Olympic Distance Age Group Athlete Plan
Author: Justin Granger
Type: Triathlon
Level: Intermediate
Length: 8 Weeks
Average weekly training hours -- --
Weekly Hours
An 8 week Training Plan that is designed to take you from general fitness to race condition for an Olympic/Standard Distance Event. Improvements to Heart Rate Thresholds, Pace and Speed Control and Race Day Execution are among the major gains made on completion of this 8 week training plan.
This plan entails an average of 8 hours training time per week. All sessions are based off Heart Rate Zones.
Zone 1 - Recovery
Zone 2 - Easy Aerobic
Zone 3 - Aerobic up the Aerobic Threshold
Zone 4 - Anaerobic Threshold
Zone 5 - Max Effort
Discipline Brief.
SWIMMING
Two pool sessions a week - with one focusing on aerobic endurance and the other on speed and tempo. Most weeks also include an Open Water swim option.
CYCLING
Weekday sessions tap into Threshold Interval work designed to improve speed control and heart rate fluctuations. Weekend sessions switch between Brick training and Sustained Effort training.
RUNNING
Three running sessions per week that will be guaranteed to challenge you further than any past workouts that you have experienced.
RECOVERY/REST
There is only 2 allocated complete rest days over this 8 week plan. The key to training properly is understanding your specific/personal recovery and rest requirements. The tip is to listen to your body and take adequate recovery and rest as you need it. This will ensure you stay healthy, injury free and remain consistent with your plan.

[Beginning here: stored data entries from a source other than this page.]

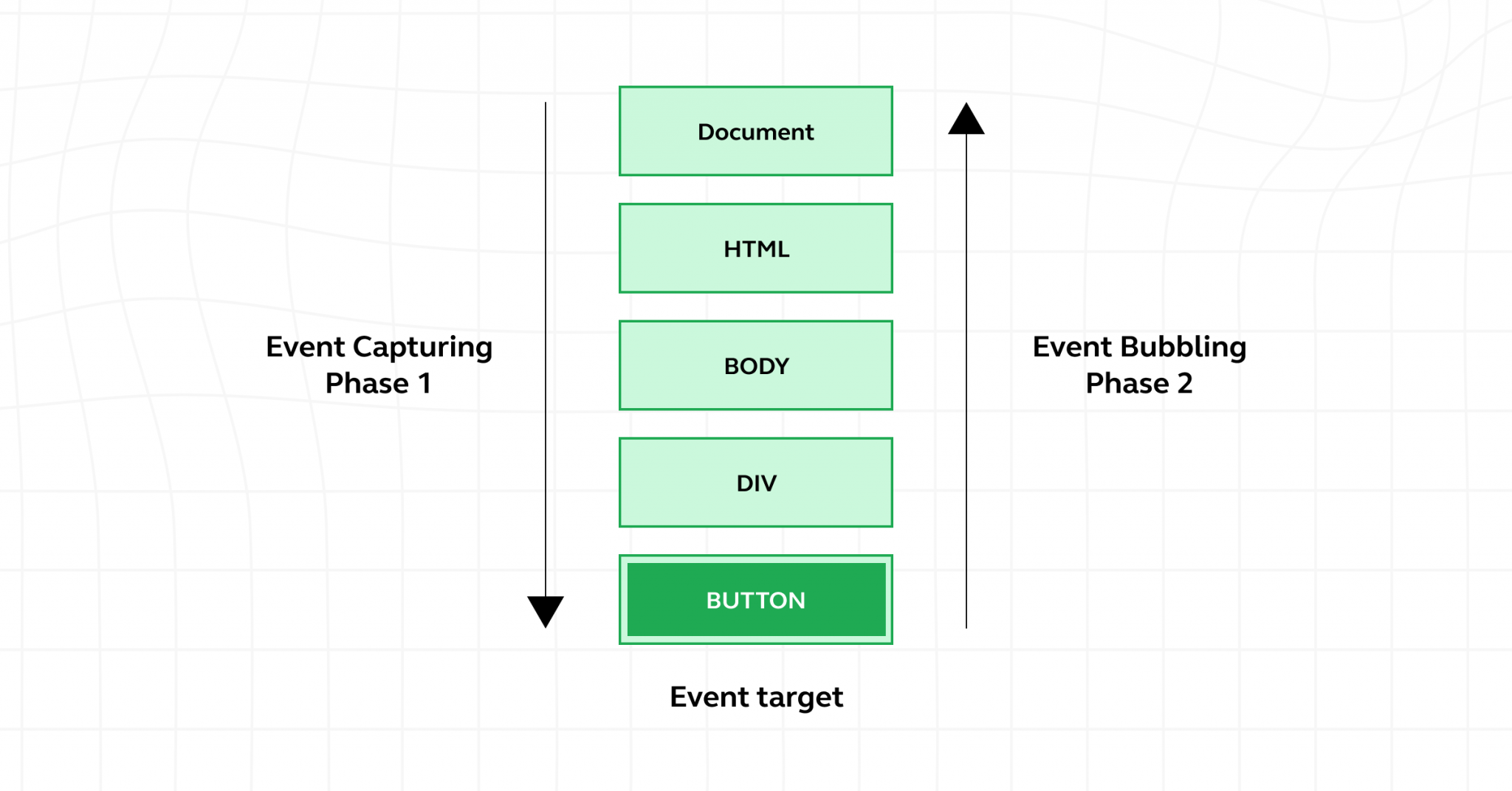 Event Capturing
Phase 1

Document

HTML

BODY

DIV

BUTTON

Event target

Event Bubbling
Phase 2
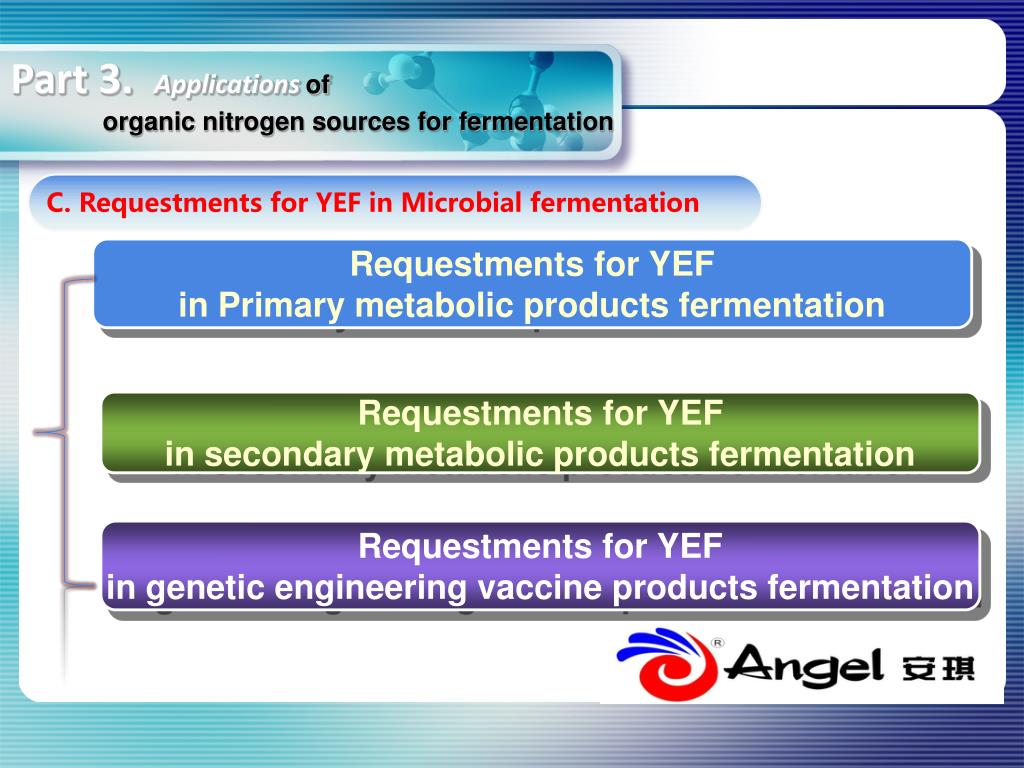 Part 3. Applications of
organic nitrogen sources for fermentation

C. Requestments for YEF in Microbial fermentation

Requestments for YEF
in Primary metabolic products fermentation

Requestments for YEF
in secondary metabolic products fermentation

Requestments for YEF
in genetic engineering vaccine products fermentation

Angel 安琪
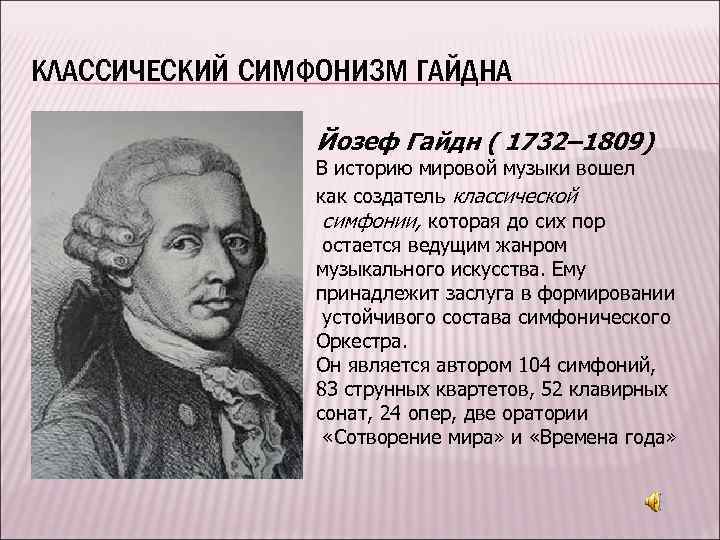 КЛАССИЧЕСКИЙ СИМФОНИЗМ ГАЙДНА

Йозеф Гайдн ( 1732–1809)
В историю мировой музыки вошел как создатель классической симфонии, которая до сих пор остается ведущим жанром музыкального искусства. Ему принадлежит заслуга в формировании устойчивого состава симфонического Оркестра.
Он является автором 104 симфоний, 83 струнных квартетов, 52 клавирных сонат, 24 опер, две оратории «Сотворение мира» и «Времена года»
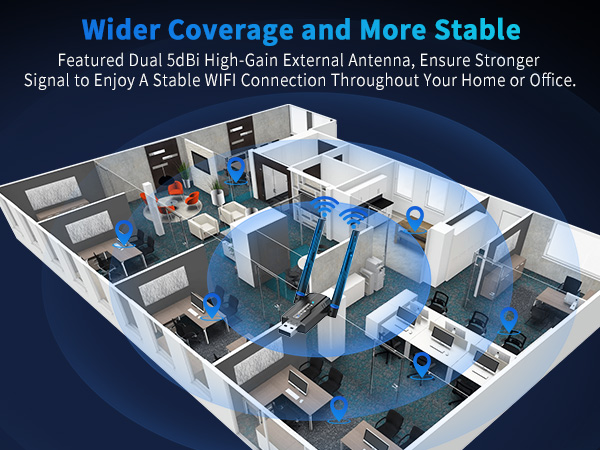 Wider Coverage and More Stable

Featured Dual 5dBi High-Gain External Antenna, Ensure Stronger Signal to Enjoy A Stable WIFI Connection Throughout Your Home or Office.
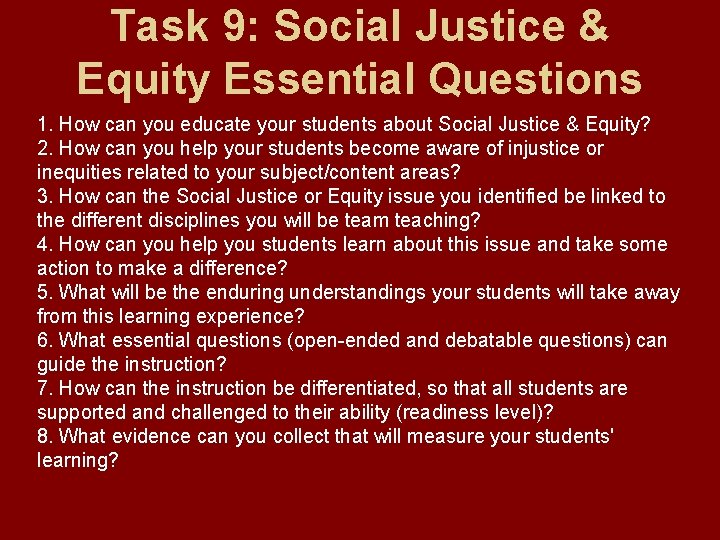 Task 9: Social Justice & Equity Essential Questions

1. How can you educate your students about Social Justice & Equity?
2. How can you help your students become aware of injustice or inequities related to your subject/content areas?
3. How can the Social Justice or Equity issue you identified be linked to the different disciplines you will be team teaching?
4. How can you help you students learn about this issue and take some action to make a difference?
5. What will be the enduring understandings your students will take away from this learning experience?
6. What essential questions (open-ended and debatable questions) can guide the instruction?
7. How can the instruction be differentiated, so that all students are supported and challenged to their ability (readiness level)?
8. What evidence can you collect that will measure your students' learning?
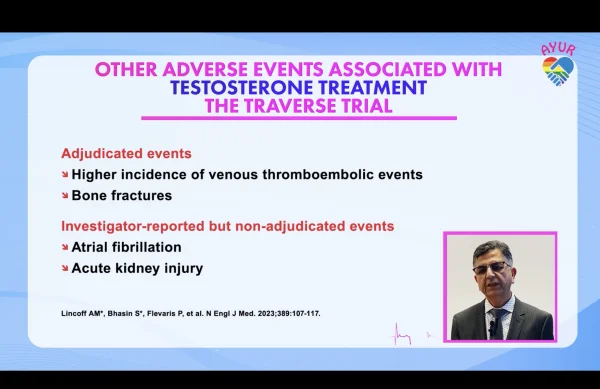 AYUR

OTHER ADVERSE EVENTS ASSOCIATED WITH TESTOSTERONE TREATMENT THE TRAVERSE TRIAL

Adjudicated events
Higher incidence of venous thromboembolic events
Bone fractures

Investigator-reported but non-adjudicated events
Atrial fibrillation
Acute kidney injury

Lincoff AM*, Bhasin S*, Flevaris P, et al. N Engl J Med. 2023;389:107-117.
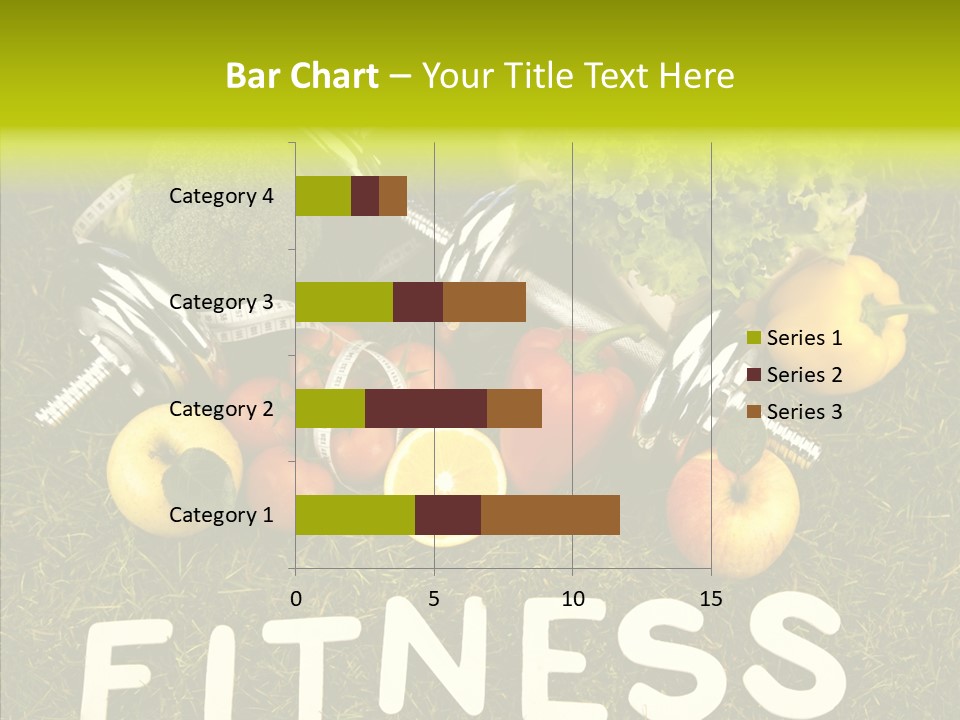 Bar Chart – Your Title Text Here

Category 4
Category 3
Category 2
Category 1

0
5
10
15

Series 1
Series 2
Series 3

FITNESS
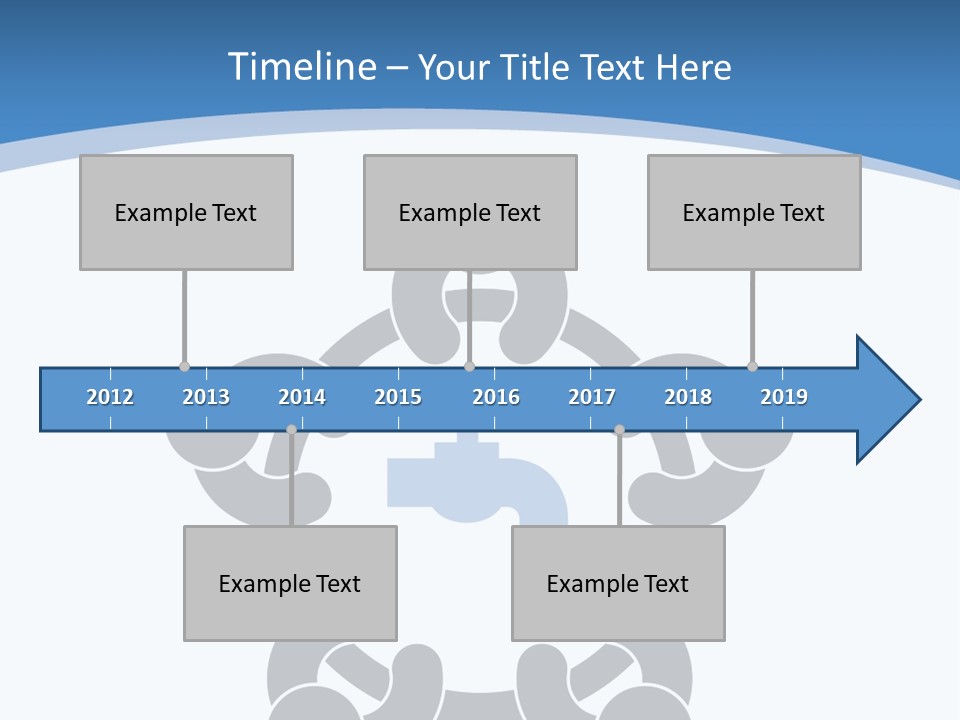 Timeline – Your Title Text Here

Example Text

Example Text

Example Text

2012 2013 2014 2015 2016 2017 2018 2019

Example Text

Example Text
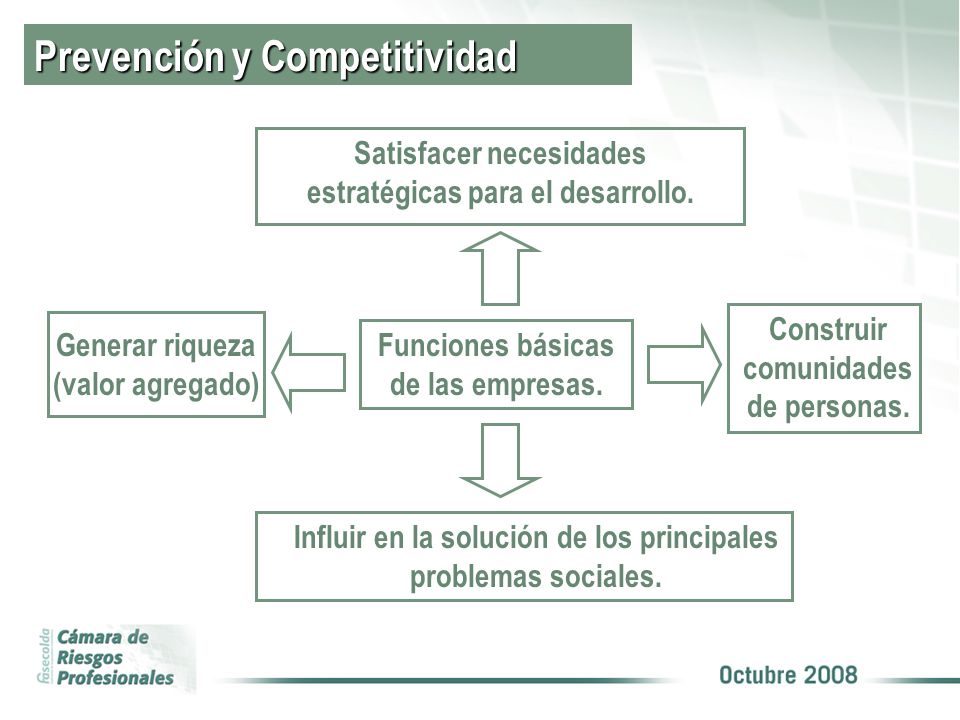 Prevención y Competitividad

Satisfacer necesidades estratégicas para el desarrollo.

Generar riqueza (valor agregado)

Funciones básicas de las empresas.

Construir comunidades de personas.

Influir en la solución de los principales problemas sociales.

fasecolda
Cámara de Riesgos Profesionales

Octubre 2008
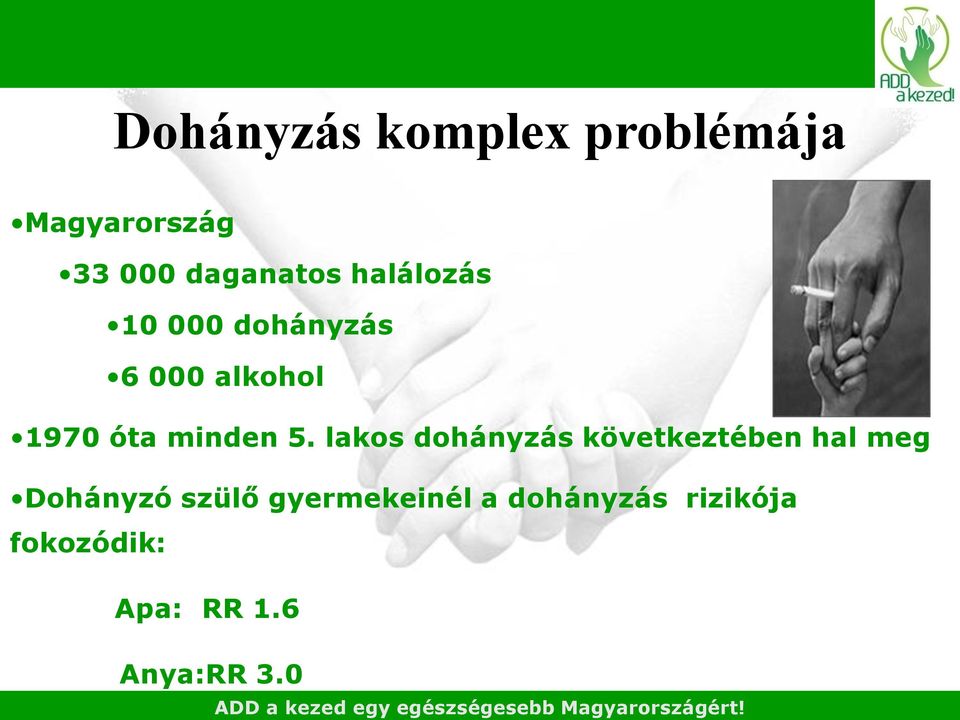 ADD a kezed!

Dohányzás komplex problémája

•Magyarország

•33 000 daganatos halálozás

•10 000 dohányzás

•6 000 alkohol

•1970 óta minden 5. lakos dohányzás következtében hal meg

•Dohányzó szülő gyermekeinél a dohányzás rizikója fokozódik:

Apa: RR 1.6

Anya:RR 3.0

ADD a kezed egy egészségesebb Magyarországért!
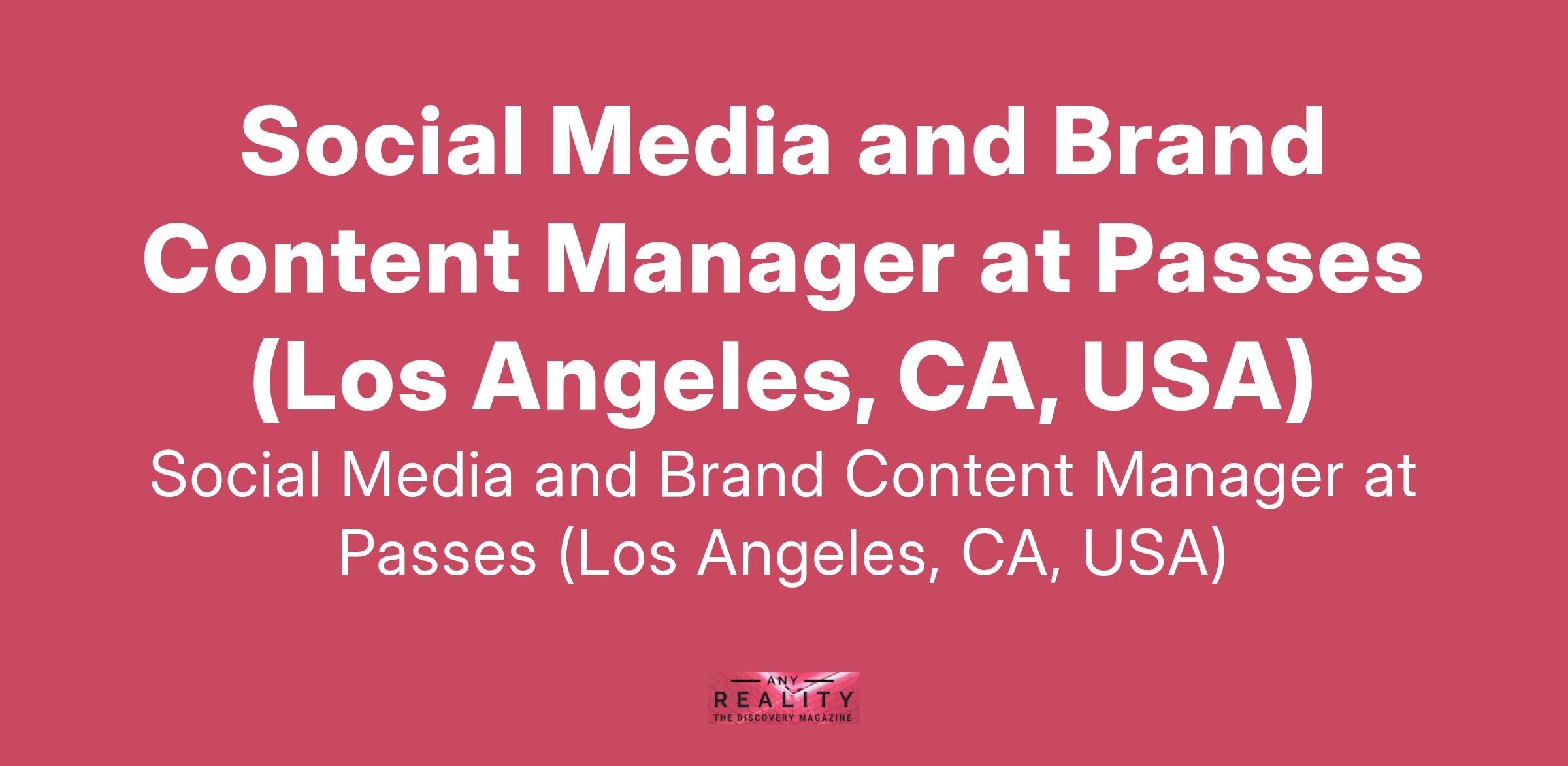 Social Media and Brand Content Manager at Passes (Los Angeles, CA, USA)

Social Media and Brand Content Manager at Passes (Los Angeles, CA, USA)

ANY
REALITY
THE DISCOVERY MAGAZINE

Please note that a training plan is designed to deliver the best results if executed correctly and as the plan is laid out. Changing the plan or not being consistent, will only deliver a poor outcome. Time, effort and experience in Triathlon Training are what makes my training plans effective. If you want "the best bang for your buck" follow the plan - it's that simple!